= Goal =
Copy the lines starting at the one that contains "Can you say which of" and ending at the one that contains "What is the", replacing "nearest" with "closest" and changing nothing else.

** Start Data listing **

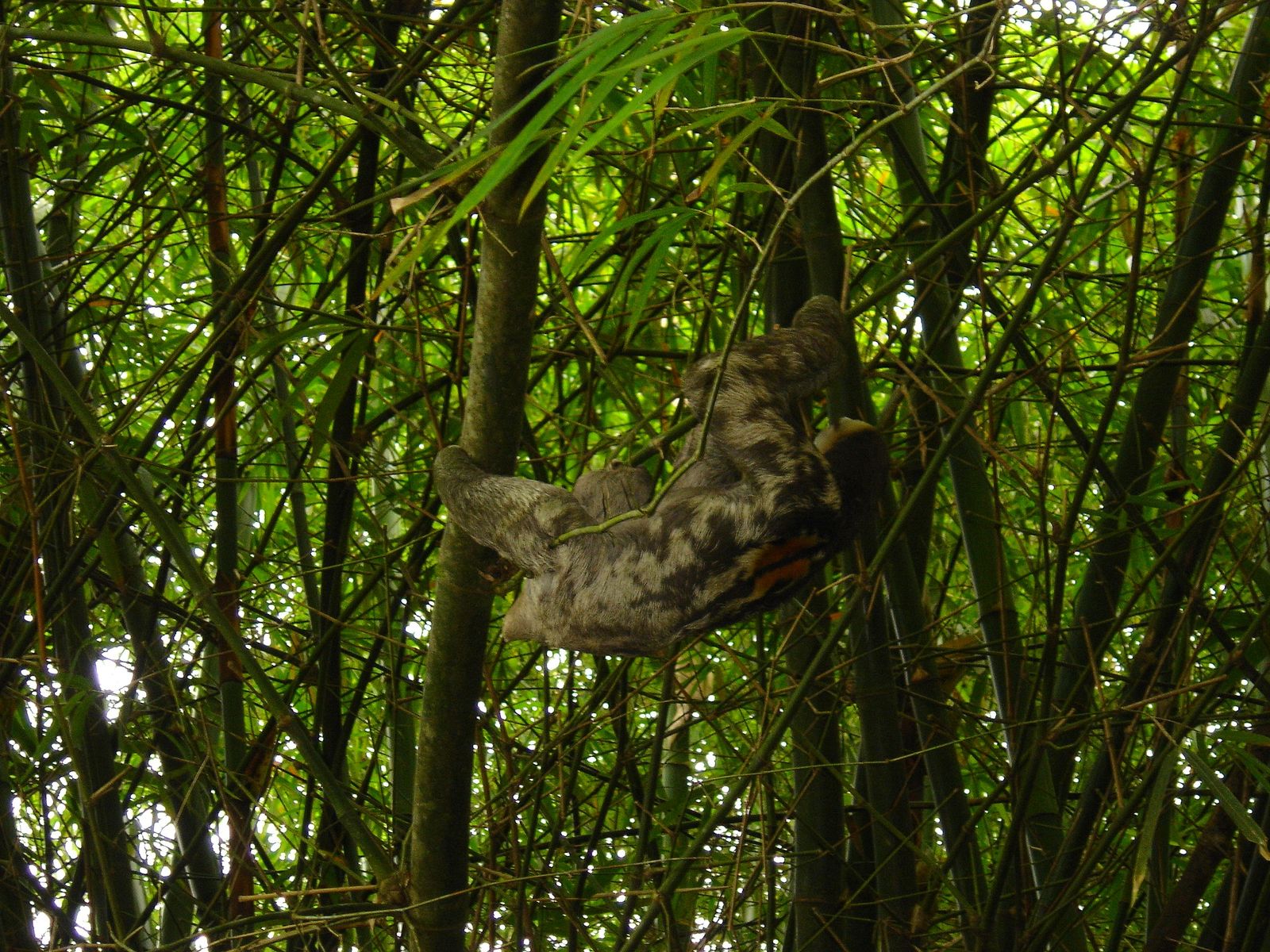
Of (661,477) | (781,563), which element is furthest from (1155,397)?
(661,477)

** End Data listing **
** Start Data listing **

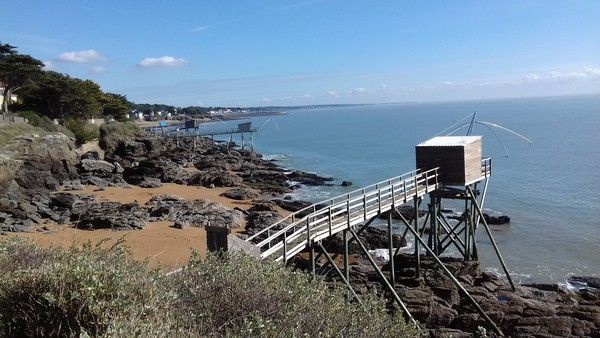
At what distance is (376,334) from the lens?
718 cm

** End Data listing **
** Start Data listing **

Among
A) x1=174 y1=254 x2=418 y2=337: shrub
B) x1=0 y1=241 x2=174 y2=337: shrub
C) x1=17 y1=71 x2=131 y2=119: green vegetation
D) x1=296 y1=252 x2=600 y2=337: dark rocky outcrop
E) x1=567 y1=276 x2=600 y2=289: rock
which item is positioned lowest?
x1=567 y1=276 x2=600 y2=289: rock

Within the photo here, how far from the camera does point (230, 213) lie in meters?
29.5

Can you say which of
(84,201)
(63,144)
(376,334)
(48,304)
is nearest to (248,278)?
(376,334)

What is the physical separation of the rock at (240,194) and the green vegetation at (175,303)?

** End Data listing **

= Exercise answer =
Can you say which of
(84,201)
(63,144)
(376,334)
(48,304)
is closest to (248,278)?
(376,334)

What is the physical separation of the rock at (240,194) and the green vegetation at (175,303)?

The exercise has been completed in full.